Fine-tuning large language models (LLMs) on telecom datasets is a common practice to adapt general-purpose models to the telecom domain. However, little attention has been paid to how this process may compromise model safety. Recent research has shown that even benign fine-tuning can degrade the safety alignment of LLMs, causing them to respond to harmful or unethical user queries. In this paper, we investigate this issue by fine-tuning LLMs on three representative telecom datasets and show that safety degrades even for light telecom domain adaptation. To this end, we introduce TeleHarm, the first telecom-specific red-teaming benchmark, which we use alongside established Direct-Harm and HexPhi datasets to systematically assess harmful behavior. We further extend our analysis to publicly available TeleLLMs that were continually pre-trained on large telecom corpora, revealing that safety alignment is severely lacking, primarily due to the omission of safety-focused instruction tuning. To address these issues, we evaluate three realignment defenses: SafeInstruct, SafeLoRA, SafeMERGE. We show that, across all settings, the proposed defenses can effectively restore safety without compromising telecom task performance, leading to Safe teleCOMMunication (SafeCOMM) models.
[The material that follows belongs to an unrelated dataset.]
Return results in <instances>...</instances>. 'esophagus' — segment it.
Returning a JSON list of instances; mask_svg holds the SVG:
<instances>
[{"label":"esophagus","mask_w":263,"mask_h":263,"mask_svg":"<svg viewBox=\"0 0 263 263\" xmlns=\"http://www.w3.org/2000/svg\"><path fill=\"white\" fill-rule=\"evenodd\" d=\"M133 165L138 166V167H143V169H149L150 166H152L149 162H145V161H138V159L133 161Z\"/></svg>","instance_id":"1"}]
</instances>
Our work serves as both a diagnostic study and practical guide for safety realignment in telecom-tuned LLMs, underscoring the need for safety-aware instruction and fine-tuning in the telecom domain.

Paper Structure

This paper contains 20 sections, 4 equations, 3 figures, 3 tables.

Figures (3)

  • Figure 1: SFT and CPT with telecom data can compromise safety alignment unless safety considerations are explicitly included throughout the training.
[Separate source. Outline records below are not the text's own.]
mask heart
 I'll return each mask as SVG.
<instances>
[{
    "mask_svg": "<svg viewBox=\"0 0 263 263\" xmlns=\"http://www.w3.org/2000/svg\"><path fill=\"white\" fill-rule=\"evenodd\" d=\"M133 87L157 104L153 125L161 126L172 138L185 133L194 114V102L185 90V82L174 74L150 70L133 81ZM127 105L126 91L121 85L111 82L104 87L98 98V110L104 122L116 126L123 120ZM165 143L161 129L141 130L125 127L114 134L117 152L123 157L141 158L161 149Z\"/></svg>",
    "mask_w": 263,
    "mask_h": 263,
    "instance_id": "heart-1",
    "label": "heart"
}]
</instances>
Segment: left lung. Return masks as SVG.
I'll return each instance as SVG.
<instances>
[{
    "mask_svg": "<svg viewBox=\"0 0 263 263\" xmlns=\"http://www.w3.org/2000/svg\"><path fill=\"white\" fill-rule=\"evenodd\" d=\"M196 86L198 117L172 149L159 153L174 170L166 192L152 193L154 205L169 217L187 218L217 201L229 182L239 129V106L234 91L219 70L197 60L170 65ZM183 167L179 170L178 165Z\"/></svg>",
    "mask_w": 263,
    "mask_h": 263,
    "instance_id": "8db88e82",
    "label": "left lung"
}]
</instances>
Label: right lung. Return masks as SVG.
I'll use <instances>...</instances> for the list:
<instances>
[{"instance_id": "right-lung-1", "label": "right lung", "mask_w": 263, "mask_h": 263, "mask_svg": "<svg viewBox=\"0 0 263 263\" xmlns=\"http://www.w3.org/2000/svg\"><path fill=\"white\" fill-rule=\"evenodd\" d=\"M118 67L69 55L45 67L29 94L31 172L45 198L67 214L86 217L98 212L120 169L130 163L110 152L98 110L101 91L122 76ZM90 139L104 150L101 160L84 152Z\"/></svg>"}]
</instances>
  • Figure 2: Top five unsafe categories (from Llama-Guard’s 14 classes, S1–S14) for Llama-3-8B-Tele-it compared to the safe Llama-3-8B-Instruct counterpart.
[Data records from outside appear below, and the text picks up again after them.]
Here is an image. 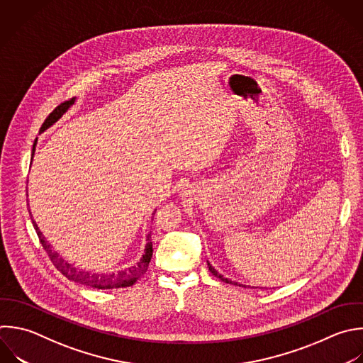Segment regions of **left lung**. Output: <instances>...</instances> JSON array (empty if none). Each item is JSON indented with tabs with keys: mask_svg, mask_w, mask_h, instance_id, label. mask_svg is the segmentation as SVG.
<instances>
[{
	"mask_svg": "<svg viewBox=\"0 0 363 363\" xmlns=\"http://www.w3.org/2000/svg\"><path fill=\"white\" fill-rule=\"evenodd\" d=\"M207 267H208V269H210V272L214 275V277H217L218 279H221V281H224V282H227V284H233V285H240V286H245V285H242V284H238V282H234V281H231V279H228V278H225V277H223L221 274H218L217 271H216V268L207 261Z\"/></svg>",
	"mask_w": 363,
	"mask_h": 363,
	"instance_id": "8db88e82",
	"label": "left lung"
}]
</instances>
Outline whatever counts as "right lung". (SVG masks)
I'll return each mask as SVG.
<instances>
[{
    "mask_svg": "<svg viewBox=\"0 0 363 363\" xmlns=\"http://www.w3.org/2000/svg\"><path fill=\"white\" fill-rule=\"evenodd\" d=\"M75 104V98L69 99V101H65L62 102L61 105H58L50 115L48 118L45 119V122L43 123L41 126V132L47 130L50 126H52L72 105ZM35 146H37V140L34 142V146H33V155H31V162H33V157H34V153H35ZM28 211H30V216H31V221H33V225L38 234V238L44 247V250L47 251L48 257L51 258L52 264L55 265V268L58 271L62 272V275H65L68 279L71 281H75V282H79L82 285H86V286H92V288H96V289H112V288H125V286H130L133 285L146 271H147V267H149V262L152 259V254H153V245H152V237L149 233L146 235V247H145V254L142 255V258L125 268V269H121L118 272H109V274H98V272H91V271H85V269H79L78 267H75L74 264H69L67 259H64L55 250H52L51 244L45 240L44 234L41 233L40 227L37 225L35 220L33 218V214H31V210H30V204H28Z\"/></svg>",
    "mask_w": 363,
    "mask_h": 363,
    "instance_id": "1",
    "label": "right lung"
}]
</instances>
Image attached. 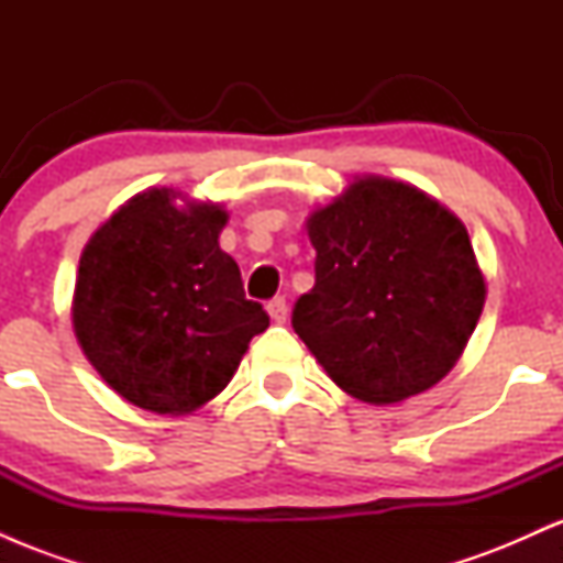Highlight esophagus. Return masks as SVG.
I'll use <instances>...</instances> for the list:
<instances>
[{"instance_id":"1","label":"esophagus","mask_w":563,"mask_h":563,"mask_svg":"<svg viewBox=\"0 0 563 563\" xmlns=\"http://www.w3.org/2000/svg\"><path fill=\"white\" fill-rule=\"evenodd\" d=\"M267 312H269V318H273L275 322H286V318H288V303H286V299H283V296H275V299L267 303Z\"/></svg>"}]
</instances>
  • Figure 3: Per-token KL divergence between telecom-tuned and unaligned Llama-3.1-8B models on unsafe TeleHarm prompts. Alignment appears shallow, affecting mainly the initial prefix tokens (e.g., "I cannot", "I apologize"), while later tokens remain close to the unaligned base. SafeMERGE matches the instruct model, showing that safety can be restored from the first tokens.